Exercise description -> Copy out word for word the lines of the items below, from the line containing "In this set" through the last line of the items, both ends included.

>>>>

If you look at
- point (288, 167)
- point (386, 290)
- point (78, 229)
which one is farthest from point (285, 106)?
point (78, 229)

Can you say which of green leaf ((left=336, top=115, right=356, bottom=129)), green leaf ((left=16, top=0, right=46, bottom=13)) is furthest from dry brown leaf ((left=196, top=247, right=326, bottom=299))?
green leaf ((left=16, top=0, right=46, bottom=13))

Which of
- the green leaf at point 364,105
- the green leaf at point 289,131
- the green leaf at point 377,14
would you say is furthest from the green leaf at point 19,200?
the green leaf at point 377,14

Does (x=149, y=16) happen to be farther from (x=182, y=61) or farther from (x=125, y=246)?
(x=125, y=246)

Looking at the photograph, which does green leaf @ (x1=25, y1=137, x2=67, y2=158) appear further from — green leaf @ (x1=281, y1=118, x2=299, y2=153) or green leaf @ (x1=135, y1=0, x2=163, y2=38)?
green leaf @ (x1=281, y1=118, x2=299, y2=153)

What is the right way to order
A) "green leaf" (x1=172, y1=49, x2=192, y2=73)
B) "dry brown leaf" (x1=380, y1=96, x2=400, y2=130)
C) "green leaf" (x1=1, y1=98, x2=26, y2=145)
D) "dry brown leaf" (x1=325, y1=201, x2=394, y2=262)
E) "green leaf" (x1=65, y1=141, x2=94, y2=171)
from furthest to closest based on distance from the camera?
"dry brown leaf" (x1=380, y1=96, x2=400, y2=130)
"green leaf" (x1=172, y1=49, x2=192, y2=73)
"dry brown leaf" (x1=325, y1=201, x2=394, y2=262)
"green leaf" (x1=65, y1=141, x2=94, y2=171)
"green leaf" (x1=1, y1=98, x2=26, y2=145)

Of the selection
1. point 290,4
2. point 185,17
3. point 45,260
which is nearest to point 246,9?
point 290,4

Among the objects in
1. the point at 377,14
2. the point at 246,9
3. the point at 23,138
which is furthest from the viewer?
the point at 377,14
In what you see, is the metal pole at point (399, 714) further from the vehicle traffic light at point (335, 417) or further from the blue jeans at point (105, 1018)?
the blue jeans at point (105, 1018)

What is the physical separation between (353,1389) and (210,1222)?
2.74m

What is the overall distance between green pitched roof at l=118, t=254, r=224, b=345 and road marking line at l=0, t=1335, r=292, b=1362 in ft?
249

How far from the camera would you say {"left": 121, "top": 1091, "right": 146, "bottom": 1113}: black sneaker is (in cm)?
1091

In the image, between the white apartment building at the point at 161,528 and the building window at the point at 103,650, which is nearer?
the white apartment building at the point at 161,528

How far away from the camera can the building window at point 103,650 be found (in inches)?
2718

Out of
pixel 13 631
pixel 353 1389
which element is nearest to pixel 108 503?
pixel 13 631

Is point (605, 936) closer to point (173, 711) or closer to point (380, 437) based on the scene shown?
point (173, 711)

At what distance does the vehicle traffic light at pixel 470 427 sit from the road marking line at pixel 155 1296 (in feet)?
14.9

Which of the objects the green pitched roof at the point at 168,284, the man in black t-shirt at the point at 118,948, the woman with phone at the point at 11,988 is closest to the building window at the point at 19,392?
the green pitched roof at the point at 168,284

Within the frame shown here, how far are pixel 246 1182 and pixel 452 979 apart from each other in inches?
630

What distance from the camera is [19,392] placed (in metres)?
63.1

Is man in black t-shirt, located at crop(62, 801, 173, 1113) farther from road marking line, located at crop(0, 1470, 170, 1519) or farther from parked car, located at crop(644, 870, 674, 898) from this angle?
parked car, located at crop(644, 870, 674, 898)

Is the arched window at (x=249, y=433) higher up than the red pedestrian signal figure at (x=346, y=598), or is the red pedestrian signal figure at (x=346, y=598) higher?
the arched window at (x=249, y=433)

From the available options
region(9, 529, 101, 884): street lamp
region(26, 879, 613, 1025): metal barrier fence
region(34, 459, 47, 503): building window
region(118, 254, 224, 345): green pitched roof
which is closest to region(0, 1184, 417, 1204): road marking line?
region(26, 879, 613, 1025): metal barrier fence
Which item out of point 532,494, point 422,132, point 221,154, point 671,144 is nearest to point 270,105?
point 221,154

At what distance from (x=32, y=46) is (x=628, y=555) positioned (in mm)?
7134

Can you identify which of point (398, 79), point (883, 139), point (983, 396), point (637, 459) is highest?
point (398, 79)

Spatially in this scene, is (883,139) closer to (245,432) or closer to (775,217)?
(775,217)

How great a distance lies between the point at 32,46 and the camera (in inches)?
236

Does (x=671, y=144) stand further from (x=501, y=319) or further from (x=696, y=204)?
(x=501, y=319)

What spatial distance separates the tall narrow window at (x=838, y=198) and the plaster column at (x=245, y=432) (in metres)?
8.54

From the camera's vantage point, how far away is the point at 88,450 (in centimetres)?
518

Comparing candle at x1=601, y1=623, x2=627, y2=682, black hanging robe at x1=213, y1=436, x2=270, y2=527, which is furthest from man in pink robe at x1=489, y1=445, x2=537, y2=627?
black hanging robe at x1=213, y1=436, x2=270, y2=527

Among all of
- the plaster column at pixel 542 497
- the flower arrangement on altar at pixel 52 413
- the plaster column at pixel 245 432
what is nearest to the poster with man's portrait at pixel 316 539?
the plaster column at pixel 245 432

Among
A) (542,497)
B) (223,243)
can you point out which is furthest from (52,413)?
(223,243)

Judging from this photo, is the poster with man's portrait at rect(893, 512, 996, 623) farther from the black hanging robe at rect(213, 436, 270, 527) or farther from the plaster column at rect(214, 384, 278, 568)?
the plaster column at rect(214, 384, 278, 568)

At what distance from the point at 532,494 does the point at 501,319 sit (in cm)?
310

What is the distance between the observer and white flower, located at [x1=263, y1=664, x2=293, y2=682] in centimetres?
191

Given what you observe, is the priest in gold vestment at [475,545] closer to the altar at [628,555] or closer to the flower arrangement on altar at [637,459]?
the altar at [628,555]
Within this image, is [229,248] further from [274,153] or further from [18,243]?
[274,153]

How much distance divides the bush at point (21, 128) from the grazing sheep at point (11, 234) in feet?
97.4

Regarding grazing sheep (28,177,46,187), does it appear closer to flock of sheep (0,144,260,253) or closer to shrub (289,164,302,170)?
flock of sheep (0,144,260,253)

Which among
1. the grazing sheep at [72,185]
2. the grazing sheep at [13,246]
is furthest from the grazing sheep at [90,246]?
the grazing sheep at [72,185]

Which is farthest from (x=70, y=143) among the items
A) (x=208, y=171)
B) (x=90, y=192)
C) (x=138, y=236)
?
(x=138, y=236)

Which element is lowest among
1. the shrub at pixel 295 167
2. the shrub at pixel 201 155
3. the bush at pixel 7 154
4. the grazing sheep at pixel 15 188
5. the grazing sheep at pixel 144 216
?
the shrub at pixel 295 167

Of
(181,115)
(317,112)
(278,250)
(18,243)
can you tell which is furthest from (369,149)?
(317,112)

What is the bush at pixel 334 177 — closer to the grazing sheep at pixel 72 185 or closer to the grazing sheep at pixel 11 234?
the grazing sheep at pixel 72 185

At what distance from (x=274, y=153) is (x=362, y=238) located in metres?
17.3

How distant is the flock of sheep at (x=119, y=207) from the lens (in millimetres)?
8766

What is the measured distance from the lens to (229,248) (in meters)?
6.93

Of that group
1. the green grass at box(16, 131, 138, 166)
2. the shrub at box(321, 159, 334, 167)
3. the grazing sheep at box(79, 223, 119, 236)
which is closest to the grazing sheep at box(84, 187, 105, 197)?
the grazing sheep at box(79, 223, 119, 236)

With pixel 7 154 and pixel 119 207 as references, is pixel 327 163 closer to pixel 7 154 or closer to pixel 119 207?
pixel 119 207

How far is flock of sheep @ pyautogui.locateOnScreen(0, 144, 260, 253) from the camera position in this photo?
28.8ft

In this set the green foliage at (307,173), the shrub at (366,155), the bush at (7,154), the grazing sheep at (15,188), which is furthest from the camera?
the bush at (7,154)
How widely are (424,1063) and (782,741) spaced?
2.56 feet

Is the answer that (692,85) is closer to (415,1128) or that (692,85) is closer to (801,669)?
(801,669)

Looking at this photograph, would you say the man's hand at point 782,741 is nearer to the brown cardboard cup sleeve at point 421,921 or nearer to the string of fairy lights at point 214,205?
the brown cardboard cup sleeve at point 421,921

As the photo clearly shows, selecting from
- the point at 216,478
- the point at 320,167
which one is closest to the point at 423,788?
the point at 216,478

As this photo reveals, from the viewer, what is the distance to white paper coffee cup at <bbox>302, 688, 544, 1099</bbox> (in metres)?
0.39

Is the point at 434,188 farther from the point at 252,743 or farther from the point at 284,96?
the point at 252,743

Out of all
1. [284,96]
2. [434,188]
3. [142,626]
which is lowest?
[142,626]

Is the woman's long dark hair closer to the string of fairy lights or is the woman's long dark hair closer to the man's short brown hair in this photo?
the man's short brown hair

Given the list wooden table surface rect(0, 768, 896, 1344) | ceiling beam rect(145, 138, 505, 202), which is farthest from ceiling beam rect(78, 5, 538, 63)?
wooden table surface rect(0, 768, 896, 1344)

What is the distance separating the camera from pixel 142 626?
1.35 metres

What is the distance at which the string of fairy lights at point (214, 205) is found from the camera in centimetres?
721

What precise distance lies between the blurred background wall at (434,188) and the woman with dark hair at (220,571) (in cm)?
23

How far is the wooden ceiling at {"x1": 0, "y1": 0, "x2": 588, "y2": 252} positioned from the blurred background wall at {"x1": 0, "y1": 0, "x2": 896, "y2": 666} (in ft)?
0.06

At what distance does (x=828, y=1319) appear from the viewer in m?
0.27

<<<<

In response ->
In this set the green foliage at (307,173), the shrub at (366,155), the bush at (7,154), the grazing sheep at (15,188), which is furthest from the camera?
the bush at (7,154)
How widely are (424,1063) and (782,741) spaced?
2.56 feet

Is the answer that (692,85) is closer to (415,1128) or that (692,85) is closer to (801,669)?
(801,669)

Looking at this photograph, would you say the man's hand at point 782,741 is nearer to the brown cardboard cup sleeve at point 421,921 or nearer to the string of fairy lights at point 214,205?
the brown cardboard cup sleeve at point 421,921

As the photo clearly shows, selecting from
- the point at 216,478
- the point at 320,167
which one is closest to the point at 423,788?
the point at 216,478

As this photo reveals, from the viewer, what is the distance to white paper coffee cup at <bbox>302, 688, 544, 1099</bbox> (in metres)?
0.39

Is the point at 434,188 farther from the point at 252,743 or farther from the point at 284,96?
the point at 252,743

Out of all
1. [284,96]
2. [434,188]
3. [142,626]
which is lowest?
[142,626]

Is the woman's long dark hair closer to the string of fairy lights or is the woman's long dark hair closer to the man's short brown hair in this photo?
the man's short brown hair

Given the list wooden table surface rect(0, 768, 896, 1344) | ceiling beam rect(145, 138, 505, 202), which is farthest from ceiling beam rect(78, 5, 538, 63)?
wooden table surface rect(0, 768, 896, 1344)

What is the distance separating the camera from pixel 142 626?
1.35 metres

What is the distance at which the string of fairy lights at point (214, 205) is found from the camera in centimetres?
721

What precise distance lies between the blurred background wall at (434,188) and the woman with dark hair at (220,571) (in cm)?
23

How far is the wooden ceiling at {"x1": 0, "y1": 0, "x2": 588, "y2": 252} positioned from the blurred background wall at {"x1": 0, "y1": 0, "x2": 896, "y2": 666} (in ft)?
0.06

At what distance does (x=828, y=1319) appear from the viewer in m?
0.27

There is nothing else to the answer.